SCIENTX’s FY22 results beat expectations on stronger performance from plastic packaging. The segment will continue to do well on a slight margin expansion driven by firm product prices while the cost of input resin continues to ease. Its utilisation rate is poised to rise further to 70-75% with the arrival of new foreign workers. We maintain our FY23F earnings and keep our TP relatively unchanged at RM3.32. Maintain MARKET PERFORM.
Its FY22 core PATAMI of RM413.3 beat our forecast by 8% but is in line with consensus estimates. The variation against our forecast came largely from better-than-expected performance from the plastic packaging business.
Its FY22 revenue grew by 9%. A 15% increase in sales from the plastic packaging segment (underpinned by higher sales volume and ASP), was partially offset a 3% contraction in property turnover (due to delays in new launches pending approvals from the authority). Its core PATAMI dipped 7% due to higher input costs at both the plastic packaging and property segments as well as a slightly higher effective tax rate. Its utilisation rate sustained at c.60-65% in 4QFY22 from 65% three months ago as foreign workers started to return.
Key takeaways from the briefing:
1. SCIENTX’s plastic packaging segment to continue to do well on a slight margin expansion driven by firm prices for its industrial and consumer packaging products, and continued easing of input resin costs. Its utilisation rate is poised to rise further to 70-75% with an addition of 100 new foreign workers (about one fifth of 550 workers they have applied).
2. Two new plants are completing in the 2HCY22 comprising: (i) one RM80m robotic stretch film plant in Shah Alam with a capacity of 18k MT per year by 4QCY22, and (ii) a RM60m blown film plant in Chemor by 3QCY22. This new Chemor plant has an improved layout that enhances process flow and productivity efficiency of form-fill-seal sacks used in the petrochemical industry. In addition, SCIENTX is commissioning two new cast polypropylene (CPP) lines and a metalizer machine in an existing plant that will add a capacity of 10.8k MT per year for higher barrier packaging (F&B packaging).

=-=-=-=-=

### Aim 1
According to the SCIENTX earnings note, by what percentage did FY22 revenue grow?
### Aim 2
Write the next part of the SCIENTX earnings note, picking up after its final sentence.
The lines after the SCIENTX earnings note have no connection to it.

### Supplied information
=-=-=-=-=

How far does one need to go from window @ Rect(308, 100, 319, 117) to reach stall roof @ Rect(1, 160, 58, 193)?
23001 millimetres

=-=-=-=-=

### Expected answer 1
FY22 revenue grew by 9%.

### Expected answer 2
3. SCIENTX has embarked on the production of fully recyclable mono-material packaging products which will appeal to F&B and FMCG manufacturer as the products can help them to achieve their sustainable goals.
4. Its unbilled property sales stand at RM1.3b vs. RM1b three months ago. It is optimistic of improved sales underpinned by: (i) the reopening of the Malaysia-Singapore border (enabling Malaysians working in Singapore to return to shop for houses), and (ii) new launches in Sungai Petani, Kedah.
We maintain our FY23F earnings and introduce FY24F numbers. We keep relatively unchanged our TP at RM3.32 (see our SoP valuation on the same page). We continue to value its plastic packaging business at 14x FY23F PER, at a premium to the sector’s average forward PER of 10x to reflect its size, being one of the largest players in the region. There is no change to our TP based on ESG given a 3-star rating as appraised by us (see Page 4). Maintain MARKET PERFORM.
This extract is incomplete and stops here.